Calculate $\sum\limits^\infty_{n=0}\sum\limits^n_{k=0} \binom n k(-\frac 1 3)^k$?

Question

Is there a way to calculate $\sum\limits^\infty_{n=0}\sum\limits^n_{k=0} \binom n k(-\frac 1 3)^k$?

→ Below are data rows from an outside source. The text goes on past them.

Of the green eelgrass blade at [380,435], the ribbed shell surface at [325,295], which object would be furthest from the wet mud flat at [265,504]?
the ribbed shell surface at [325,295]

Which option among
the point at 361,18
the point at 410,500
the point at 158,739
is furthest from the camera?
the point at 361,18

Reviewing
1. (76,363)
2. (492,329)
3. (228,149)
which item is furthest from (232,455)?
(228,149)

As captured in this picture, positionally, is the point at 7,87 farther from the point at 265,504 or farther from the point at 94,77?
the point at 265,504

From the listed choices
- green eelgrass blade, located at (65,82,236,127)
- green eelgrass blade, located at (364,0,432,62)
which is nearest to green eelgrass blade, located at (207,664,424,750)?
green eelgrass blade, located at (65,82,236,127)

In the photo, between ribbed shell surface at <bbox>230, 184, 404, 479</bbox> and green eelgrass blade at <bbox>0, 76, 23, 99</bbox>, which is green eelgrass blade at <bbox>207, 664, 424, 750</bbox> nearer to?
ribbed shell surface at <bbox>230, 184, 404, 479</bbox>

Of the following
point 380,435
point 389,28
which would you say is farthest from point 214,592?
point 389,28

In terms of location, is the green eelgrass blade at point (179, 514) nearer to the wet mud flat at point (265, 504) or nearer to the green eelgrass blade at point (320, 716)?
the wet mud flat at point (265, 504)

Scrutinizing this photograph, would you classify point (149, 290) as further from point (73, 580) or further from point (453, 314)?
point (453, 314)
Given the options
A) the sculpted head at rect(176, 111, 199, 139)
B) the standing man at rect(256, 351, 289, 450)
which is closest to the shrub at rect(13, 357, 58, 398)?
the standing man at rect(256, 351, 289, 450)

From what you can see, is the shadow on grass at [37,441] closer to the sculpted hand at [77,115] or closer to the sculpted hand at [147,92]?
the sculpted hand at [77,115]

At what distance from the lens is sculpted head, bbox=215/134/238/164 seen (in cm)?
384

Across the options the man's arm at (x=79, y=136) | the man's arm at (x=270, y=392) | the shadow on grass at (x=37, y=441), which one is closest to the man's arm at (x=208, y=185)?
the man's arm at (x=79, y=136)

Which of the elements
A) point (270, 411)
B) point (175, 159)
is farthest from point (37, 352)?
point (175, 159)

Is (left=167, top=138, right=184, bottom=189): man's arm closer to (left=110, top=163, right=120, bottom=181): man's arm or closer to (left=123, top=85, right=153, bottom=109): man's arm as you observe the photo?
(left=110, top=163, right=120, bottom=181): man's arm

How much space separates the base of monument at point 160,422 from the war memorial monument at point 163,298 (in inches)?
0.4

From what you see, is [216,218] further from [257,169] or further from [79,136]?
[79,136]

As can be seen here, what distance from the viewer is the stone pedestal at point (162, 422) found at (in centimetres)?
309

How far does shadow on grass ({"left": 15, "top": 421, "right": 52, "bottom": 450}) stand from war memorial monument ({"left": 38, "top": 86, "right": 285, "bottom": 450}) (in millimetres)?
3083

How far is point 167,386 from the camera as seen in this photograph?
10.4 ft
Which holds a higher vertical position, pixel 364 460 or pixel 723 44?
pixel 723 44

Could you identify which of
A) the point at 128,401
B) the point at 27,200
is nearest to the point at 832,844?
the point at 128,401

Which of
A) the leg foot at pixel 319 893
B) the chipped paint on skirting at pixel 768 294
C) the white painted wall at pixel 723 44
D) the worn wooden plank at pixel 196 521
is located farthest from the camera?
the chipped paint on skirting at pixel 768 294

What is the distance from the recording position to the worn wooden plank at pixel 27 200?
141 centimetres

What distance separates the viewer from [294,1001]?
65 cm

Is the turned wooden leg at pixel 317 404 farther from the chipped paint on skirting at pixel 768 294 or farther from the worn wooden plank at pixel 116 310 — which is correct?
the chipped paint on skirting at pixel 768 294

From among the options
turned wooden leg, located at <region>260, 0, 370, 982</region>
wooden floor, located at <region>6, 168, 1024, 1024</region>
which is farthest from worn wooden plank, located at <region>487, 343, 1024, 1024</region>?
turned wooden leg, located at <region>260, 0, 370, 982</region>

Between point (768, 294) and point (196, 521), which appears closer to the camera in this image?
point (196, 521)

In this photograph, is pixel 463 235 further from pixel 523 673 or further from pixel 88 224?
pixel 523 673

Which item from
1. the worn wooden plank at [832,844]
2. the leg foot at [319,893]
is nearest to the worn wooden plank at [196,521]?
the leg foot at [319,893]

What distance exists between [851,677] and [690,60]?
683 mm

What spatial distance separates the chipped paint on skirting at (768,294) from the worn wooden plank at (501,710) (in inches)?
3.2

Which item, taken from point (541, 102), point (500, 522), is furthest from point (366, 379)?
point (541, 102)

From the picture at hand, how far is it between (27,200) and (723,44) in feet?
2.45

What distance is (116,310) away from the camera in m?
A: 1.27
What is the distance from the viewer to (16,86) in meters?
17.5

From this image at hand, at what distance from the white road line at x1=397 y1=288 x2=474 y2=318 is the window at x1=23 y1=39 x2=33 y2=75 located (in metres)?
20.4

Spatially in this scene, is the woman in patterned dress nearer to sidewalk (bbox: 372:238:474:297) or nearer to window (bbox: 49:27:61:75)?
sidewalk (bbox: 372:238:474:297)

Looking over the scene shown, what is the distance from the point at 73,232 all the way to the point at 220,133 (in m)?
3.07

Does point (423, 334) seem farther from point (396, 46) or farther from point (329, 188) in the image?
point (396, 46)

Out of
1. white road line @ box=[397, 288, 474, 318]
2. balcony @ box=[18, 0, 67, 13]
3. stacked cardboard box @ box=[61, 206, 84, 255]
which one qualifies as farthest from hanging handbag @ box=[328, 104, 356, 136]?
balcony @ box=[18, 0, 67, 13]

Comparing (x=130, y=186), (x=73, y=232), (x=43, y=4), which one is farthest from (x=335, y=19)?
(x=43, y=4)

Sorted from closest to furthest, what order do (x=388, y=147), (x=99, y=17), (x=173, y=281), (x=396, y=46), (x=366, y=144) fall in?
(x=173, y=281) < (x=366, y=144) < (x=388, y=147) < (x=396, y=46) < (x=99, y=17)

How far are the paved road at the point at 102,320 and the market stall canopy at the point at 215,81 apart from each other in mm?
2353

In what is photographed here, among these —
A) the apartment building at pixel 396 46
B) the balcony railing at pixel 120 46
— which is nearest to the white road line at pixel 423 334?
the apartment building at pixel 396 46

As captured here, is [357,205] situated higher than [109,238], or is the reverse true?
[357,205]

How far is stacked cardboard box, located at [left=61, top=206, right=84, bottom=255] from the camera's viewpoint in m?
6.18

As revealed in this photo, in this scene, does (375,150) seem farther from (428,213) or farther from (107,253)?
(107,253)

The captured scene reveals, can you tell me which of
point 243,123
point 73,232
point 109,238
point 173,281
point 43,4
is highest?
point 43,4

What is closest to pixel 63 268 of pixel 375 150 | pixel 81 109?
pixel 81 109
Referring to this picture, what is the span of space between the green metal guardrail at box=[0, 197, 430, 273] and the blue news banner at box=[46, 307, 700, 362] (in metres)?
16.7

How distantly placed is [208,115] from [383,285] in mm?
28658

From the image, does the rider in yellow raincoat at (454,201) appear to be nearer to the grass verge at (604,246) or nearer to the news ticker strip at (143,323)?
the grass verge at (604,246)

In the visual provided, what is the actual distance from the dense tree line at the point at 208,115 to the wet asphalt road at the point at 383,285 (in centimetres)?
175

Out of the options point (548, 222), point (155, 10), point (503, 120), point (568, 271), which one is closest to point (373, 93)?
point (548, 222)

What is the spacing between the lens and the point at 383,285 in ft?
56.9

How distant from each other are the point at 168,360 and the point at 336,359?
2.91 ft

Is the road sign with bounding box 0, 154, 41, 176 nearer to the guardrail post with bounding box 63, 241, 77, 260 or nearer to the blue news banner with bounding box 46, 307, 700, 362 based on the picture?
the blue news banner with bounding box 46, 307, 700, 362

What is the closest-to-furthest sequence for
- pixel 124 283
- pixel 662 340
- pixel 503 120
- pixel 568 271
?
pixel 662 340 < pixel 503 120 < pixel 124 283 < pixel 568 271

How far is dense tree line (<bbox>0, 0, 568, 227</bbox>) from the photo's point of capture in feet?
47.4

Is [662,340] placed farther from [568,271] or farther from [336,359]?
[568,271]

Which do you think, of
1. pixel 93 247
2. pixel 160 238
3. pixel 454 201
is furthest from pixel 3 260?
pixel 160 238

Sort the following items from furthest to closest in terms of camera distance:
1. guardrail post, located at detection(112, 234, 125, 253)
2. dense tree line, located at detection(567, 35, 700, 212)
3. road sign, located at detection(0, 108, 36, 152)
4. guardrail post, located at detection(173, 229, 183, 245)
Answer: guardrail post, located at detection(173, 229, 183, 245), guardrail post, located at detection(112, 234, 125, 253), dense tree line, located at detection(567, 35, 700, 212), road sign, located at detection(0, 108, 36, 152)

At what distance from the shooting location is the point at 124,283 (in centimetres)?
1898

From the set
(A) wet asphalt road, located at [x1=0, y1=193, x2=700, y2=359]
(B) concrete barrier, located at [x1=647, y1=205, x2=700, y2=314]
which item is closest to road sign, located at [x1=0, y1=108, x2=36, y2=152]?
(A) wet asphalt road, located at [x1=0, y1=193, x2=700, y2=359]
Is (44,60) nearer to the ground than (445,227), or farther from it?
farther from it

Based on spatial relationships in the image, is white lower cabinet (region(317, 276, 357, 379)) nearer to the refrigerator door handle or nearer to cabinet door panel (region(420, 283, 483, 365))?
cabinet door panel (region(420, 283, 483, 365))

If I would be able to calculate it I could find the solution at another task. So hopefully it is possible. I feel like I am missing out onto something here. Is ther a way to simplify the second part?

Answer 1

\begin{align}\sum\limits^\infty_{n=0}\sum\limits^n_{k=0} \binom n k\left(-\frac 1 3\right)^k&=\sum\limits^\infty_{n=0}\sum\limits^n_{k=0} \binom n k 1^{n-k}\left(-\frac 1 3\right)^k\\ &=\sum_{n=0}^{\infty}\left(1-\frac13\right)^n \\ &= \sum_{n=0}^{\infty}\left(\frac23\right)^n \\ &= \frac{1}{1-\frac23} \\ &=3\end{align}

Answer 2

First multiply by $1^{n-k}$ $$\sum\limits^\infty_{n=0}\sum\limits^n_{k=0} \binom n k(-\frac 1 3)^k\\ \sum\limits^\infty_{n=0}\sum\limits^n_{k=0} \binom n k(-\frac 1 3)^k1^{n-k}\\ \sum\limits^\infty_{n=0}\sum\limits^n_{k=0} (1+\frac{-1}{3})^n\\ \sum\limits^\infty_{n=0} (\frac{+2}{3})^n=\\ \sum\limits^\infty_{n=0}((\frac{+2}{3})^0+(\frac{+2}{3})^1+(\frac{+2}{3})^3+...+(\frac{+2}{3})^n+...)=\\\lim_{n \to \infty}\frac{1(1-(\frac23)^{n+1})}{1-\frac23}\\ $$

Answer 3

Note that

$$\sum_{n=0}^\infty \color{blue}{\sum_{k=0}^n \binom nk (-r)^k}=\sum_{n=0}^\infty \color{blue}{(1-r)^k} =\frac 1{1-(1-r)}=\frac 1r$$

Putting $r=\frac 13$ gives $$\sum_{n=0}^\infty \sum_{k=0}^n \binom nk \left(-\frac 13\right)^k=\color{red}3$$